結果、1997年に消費税増税が強行され、景気腰折れの一因となったという流れだったはずです。
クルーグマンなども言っているとおり、緩和だけでは効果が薄く、
緩和+財政出動のセットが必要なのは、世界的実験(皮肉)により証明されていると言えるでしょう。
あふれかえった金が国債やコモディティーを買ってしまっては意味がない。

そして、財政出動は供給を急激に高めるような場所ではなく、国にしかできない超長期的な投資にまわされるべきです。
最近不動産株や銀行株が非常に強いですが、これは消費税増税前の駆け込み需要を折り込み始めているのでしょうか?

ちなみに、増税前の駆け込み需要は7兆円に達すると言われ、2013年度はGDPが1.4%押し上げられるとの試算も出ています。
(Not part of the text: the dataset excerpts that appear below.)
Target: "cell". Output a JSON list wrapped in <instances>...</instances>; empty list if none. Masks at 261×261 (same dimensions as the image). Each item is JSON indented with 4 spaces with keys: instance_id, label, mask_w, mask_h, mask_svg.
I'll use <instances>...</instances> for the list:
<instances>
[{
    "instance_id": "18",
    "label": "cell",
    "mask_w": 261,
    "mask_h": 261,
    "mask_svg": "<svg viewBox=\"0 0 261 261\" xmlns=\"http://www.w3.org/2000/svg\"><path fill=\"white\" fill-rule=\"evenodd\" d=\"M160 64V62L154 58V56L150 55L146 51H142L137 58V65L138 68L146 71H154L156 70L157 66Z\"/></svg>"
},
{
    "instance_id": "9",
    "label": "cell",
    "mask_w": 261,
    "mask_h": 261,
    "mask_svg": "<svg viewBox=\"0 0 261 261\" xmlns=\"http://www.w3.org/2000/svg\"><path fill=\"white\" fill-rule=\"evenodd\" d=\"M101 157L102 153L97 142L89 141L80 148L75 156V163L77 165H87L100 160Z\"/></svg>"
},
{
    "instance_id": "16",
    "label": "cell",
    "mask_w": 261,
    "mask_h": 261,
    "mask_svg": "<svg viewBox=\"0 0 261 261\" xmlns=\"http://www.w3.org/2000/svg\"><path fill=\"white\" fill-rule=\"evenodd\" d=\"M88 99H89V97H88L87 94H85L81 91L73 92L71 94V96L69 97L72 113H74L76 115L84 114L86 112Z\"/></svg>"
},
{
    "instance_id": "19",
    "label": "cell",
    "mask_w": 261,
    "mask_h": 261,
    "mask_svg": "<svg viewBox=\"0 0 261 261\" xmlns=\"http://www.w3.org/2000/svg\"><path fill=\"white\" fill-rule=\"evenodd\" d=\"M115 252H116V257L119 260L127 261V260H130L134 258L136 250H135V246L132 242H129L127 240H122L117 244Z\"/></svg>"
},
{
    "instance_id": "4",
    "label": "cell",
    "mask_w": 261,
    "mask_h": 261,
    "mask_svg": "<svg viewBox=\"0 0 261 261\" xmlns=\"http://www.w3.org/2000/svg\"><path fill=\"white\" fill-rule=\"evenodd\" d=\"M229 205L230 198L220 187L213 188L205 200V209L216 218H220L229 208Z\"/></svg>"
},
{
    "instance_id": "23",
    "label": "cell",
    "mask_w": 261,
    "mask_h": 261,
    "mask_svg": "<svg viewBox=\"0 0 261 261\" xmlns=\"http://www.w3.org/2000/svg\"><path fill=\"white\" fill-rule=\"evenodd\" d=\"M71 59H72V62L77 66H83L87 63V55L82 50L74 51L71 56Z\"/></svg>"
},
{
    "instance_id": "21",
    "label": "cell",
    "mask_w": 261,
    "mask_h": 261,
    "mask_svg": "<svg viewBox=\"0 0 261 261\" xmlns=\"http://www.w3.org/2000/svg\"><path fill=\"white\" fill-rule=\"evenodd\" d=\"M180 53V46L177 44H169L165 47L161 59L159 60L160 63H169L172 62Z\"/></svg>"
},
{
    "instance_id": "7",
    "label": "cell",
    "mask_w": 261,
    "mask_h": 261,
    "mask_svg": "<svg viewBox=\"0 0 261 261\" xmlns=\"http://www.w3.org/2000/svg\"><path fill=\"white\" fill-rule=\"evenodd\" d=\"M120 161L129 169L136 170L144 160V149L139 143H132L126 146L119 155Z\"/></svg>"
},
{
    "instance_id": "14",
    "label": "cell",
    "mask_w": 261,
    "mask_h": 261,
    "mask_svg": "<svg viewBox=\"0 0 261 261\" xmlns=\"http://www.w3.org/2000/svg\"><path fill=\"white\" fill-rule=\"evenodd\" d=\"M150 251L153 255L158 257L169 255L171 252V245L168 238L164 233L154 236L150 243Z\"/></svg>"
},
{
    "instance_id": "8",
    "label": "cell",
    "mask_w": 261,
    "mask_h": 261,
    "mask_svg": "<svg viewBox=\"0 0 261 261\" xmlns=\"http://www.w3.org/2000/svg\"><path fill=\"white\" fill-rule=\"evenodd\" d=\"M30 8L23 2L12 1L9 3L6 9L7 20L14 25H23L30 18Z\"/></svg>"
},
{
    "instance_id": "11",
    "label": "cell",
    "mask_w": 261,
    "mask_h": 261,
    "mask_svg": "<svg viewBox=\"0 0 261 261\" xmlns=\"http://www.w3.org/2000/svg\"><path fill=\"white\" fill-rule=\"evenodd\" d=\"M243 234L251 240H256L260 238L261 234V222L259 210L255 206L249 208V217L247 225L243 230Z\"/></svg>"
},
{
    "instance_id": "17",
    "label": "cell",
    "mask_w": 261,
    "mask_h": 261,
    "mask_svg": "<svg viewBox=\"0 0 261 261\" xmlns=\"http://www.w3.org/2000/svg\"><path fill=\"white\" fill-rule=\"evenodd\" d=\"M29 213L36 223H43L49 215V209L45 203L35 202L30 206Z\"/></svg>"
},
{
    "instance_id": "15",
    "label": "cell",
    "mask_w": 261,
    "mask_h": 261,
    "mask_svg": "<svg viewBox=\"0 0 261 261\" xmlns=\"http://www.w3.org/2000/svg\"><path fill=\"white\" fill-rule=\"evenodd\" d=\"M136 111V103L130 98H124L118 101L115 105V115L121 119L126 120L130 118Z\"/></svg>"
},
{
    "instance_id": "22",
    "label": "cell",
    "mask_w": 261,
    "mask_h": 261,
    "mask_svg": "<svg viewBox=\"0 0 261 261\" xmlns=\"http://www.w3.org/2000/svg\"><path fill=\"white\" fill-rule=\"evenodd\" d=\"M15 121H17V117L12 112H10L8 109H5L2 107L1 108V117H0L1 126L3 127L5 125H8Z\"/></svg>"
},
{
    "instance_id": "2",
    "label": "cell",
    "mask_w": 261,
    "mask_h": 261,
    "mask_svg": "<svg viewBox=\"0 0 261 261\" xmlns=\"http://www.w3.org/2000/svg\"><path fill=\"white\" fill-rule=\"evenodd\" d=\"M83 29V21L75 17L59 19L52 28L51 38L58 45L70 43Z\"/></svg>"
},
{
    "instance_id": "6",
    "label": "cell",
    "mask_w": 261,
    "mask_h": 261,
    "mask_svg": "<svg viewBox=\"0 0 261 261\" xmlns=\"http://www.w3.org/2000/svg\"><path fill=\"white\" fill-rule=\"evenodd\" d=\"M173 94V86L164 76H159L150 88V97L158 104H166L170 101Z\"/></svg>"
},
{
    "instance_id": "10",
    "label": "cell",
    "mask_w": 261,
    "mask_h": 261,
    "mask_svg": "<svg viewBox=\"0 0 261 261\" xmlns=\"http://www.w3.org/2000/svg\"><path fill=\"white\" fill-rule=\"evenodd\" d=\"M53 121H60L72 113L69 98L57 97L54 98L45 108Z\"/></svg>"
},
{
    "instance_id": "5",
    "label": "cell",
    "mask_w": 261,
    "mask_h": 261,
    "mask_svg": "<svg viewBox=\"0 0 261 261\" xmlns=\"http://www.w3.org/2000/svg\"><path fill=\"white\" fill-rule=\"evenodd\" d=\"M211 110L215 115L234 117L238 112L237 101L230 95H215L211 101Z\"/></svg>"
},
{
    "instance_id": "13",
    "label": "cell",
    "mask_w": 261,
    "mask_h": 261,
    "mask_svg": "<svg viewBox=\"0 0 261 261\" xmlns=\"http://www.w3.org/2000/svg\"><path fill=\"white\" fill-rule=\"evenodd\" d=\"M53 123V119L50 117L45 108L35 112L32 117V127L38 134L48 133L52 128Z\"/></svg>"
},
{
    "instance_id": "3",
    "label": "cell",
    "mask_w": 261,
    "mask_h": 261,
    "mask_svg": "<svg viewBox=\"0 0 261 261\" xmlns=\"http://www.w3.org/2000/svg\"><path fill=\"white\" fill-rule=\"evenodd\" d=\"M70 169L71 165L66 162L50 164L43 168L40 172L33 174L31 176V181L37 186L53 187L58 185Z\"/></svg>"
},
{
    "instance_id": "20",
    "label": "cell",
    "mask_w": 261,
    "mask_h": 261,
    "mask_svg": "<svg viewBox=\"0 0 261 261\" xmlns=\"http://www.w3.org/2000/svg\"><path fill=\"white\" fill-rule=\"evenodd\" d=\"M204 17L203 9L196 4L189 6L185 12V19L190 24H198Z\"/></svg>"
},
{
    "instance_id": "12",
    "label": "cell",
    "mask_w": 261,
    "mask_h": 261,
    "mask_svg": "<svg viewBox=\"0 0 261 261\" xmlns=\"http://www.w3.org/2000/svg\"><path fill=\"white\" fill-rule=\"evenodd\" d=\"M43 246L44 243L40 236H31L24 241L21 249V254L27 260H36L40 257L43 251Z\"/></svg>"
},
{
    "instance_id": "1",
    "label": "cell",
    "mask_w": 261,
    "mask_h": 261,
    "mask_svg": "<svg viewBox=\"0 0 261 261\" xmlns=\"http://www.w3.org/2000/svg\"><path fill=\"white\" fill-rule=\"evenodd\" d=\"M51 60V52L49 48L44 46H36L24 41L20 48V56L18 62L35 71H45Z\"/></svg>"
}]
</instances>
ひょっとして今年から来年にかけては思いのほか株高になる可能性はありますかね?
記事と違くて申し訳ないですが、ANAの大型増資に野村が絡むみたいですね。また少し前に空売りしてませんかね?まさか、気のせいですかね。銀行傘下になる前に自暴自棄になっているのか、なんなのか。
Nomura International plc

9202.T
2012/06/25※新規

残高数量13,870,759
残高割合0.550%

9202.T
2012/06/26
残高数量13,870,690
前日比-69
残高割合0.550%

9202.T
2012/06/27
13,669,690
-201,000
0.540%

9202.T
2012/06/28
13,718,559
48,869
0.540%

9202.T
2012/06/29
13,682,559
-36,000
0.540%
>名無しさん

横ですが消費税前の駆け込み需要の前に
中小企業金融安定化法案の期限切れが
来年3月にあり、融資の焦げ付きが
10兆円程度にはなりそうです。

その他にも大企業の所有株放出(持ち合い株の損切り、解消。保険大手やパナソニック等)
日銀のETF買い持ち1兆2000億の存在を
考慮すると
10000円を大きく超えていくのは難しいのではないでしょうか。

売り方ばかり多くて買い方が見当たりません。